Ask a Content Strategist
Ask a Content Strategist: Where Should I Distribute My Content Marketing?
Welcome to your monthly edition of “Ask a Content Guy,” in which I answer all of your most pressing content questions and try to incorporate as many GIFs as possible.
Last month, I covered what content metrics really matter, and the month before that I decoded some game-changing marketing buzzwords.
Today, we’re tacking your content distribution questions, which seems appropriate since media Twitter is still having a collective freakout about Facebook’s decision to deprioritize content sites in the News Feed. I covered all the consequences here, and without a doubt, it hurts. It’s like being dumped by the most popular girl in school. Which is why we need a Mean Girls GIF to help us process our collective feelings.
Whew, I feel better. Let’s move on, examine some larger content distribution questions, and remind ourselves that there are other fish in the sea.
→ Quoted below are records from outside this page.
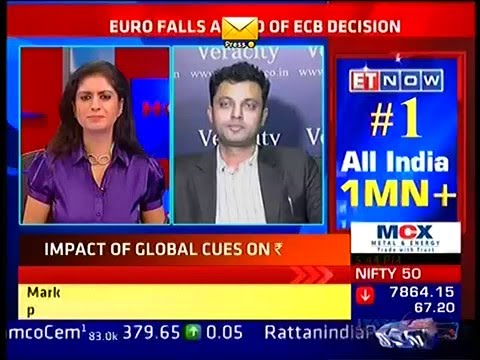 Pramit`s Take on Indian Rupee vs Us Dollar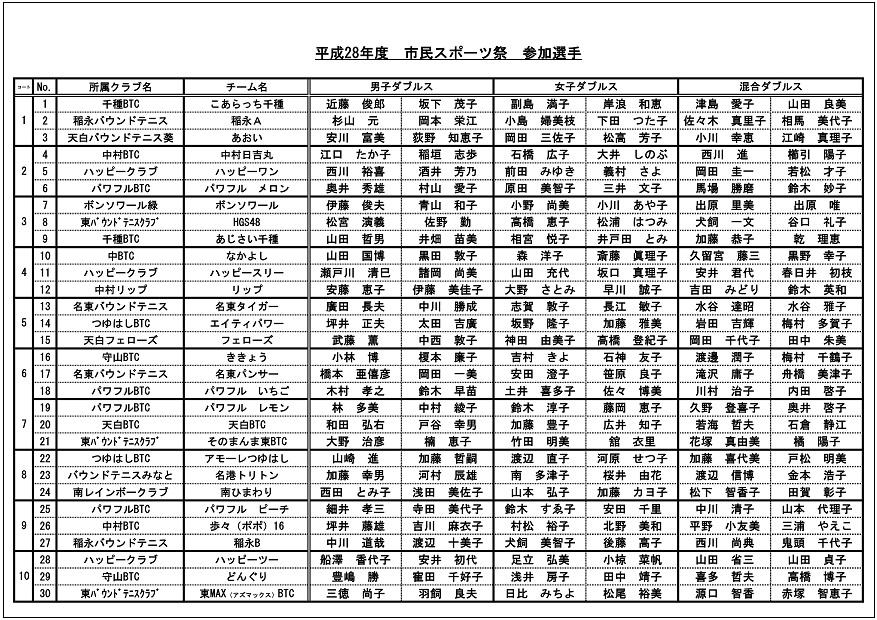f:id:nagoyakanagoya:20160715135306j:plain:w250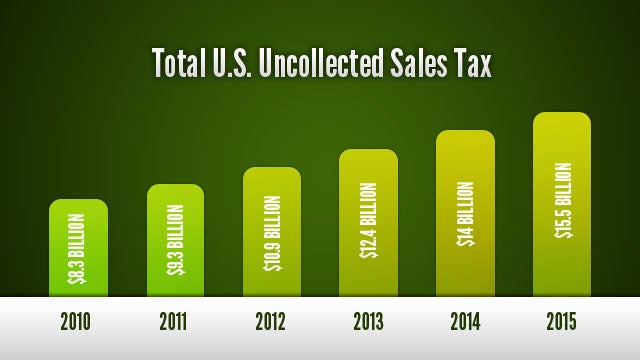 Would You Stop Buying Online if You Had to Pay Sales Tax?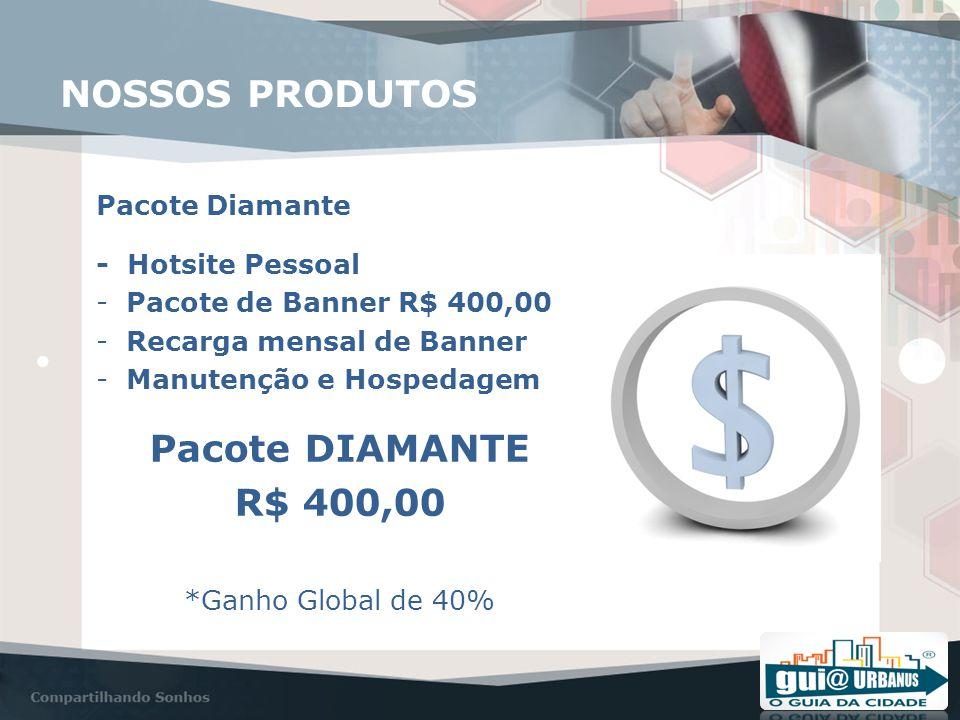 NOSSOS PRODUTOS Pacote Diamante - Hotsite Pessoal -Pacote de Banner R$ 400,00 -Recarga mensal de Banner -Manutenção e Hospedagem Pacote DIAMANTE R$ 400,00 *Ganho Global de 40%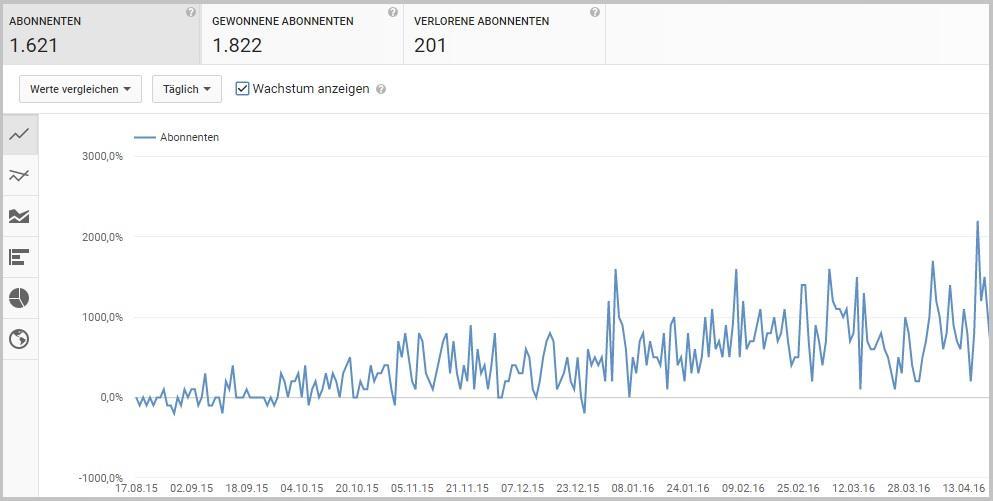 Youtube Abonnentenentwicklung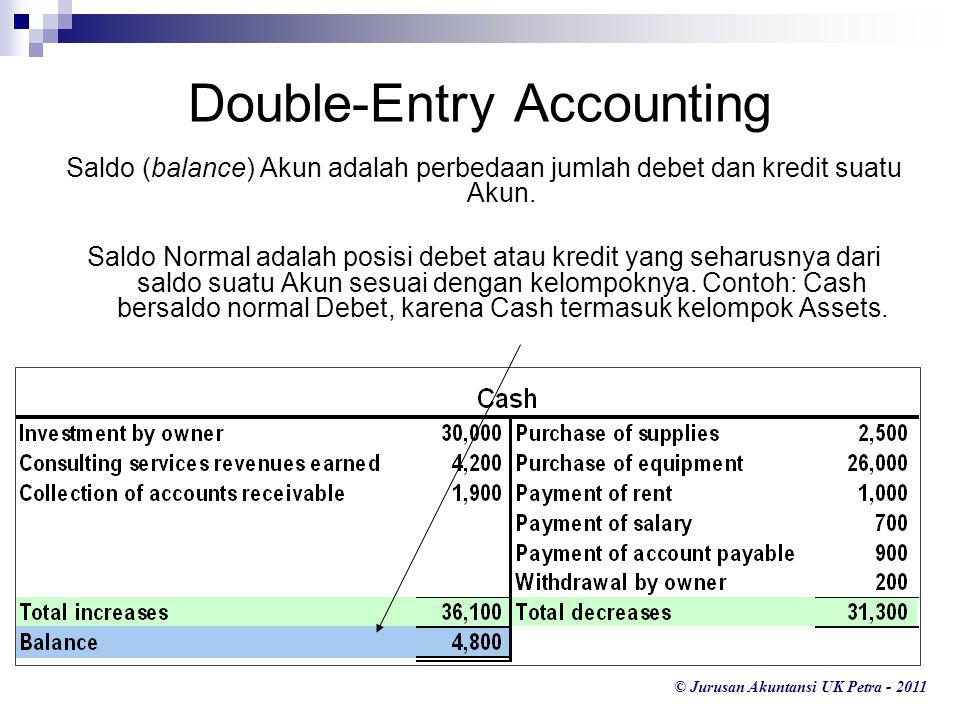 © Jurusan Akuntansi UK Petra - 2011 Double-Entry Accounting Saldo (balance) Akun adalah perbedaan jumlah debet dan kredit suatu Akun. Saldo Normal ada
Isn’t paid search easier than devoting hours and money to content creation and hoping for the best?
This is a content marketing question that comes up a lot, so let’s unpack it.
Is paid search easier than devoting hours and money to content creation? Absolutely. My mom can’t figure out how to read email on her phone, but she can run paid search ads like a boss. It’s one of the oldest forms of digital advertising, and Google makes it easy to pull off.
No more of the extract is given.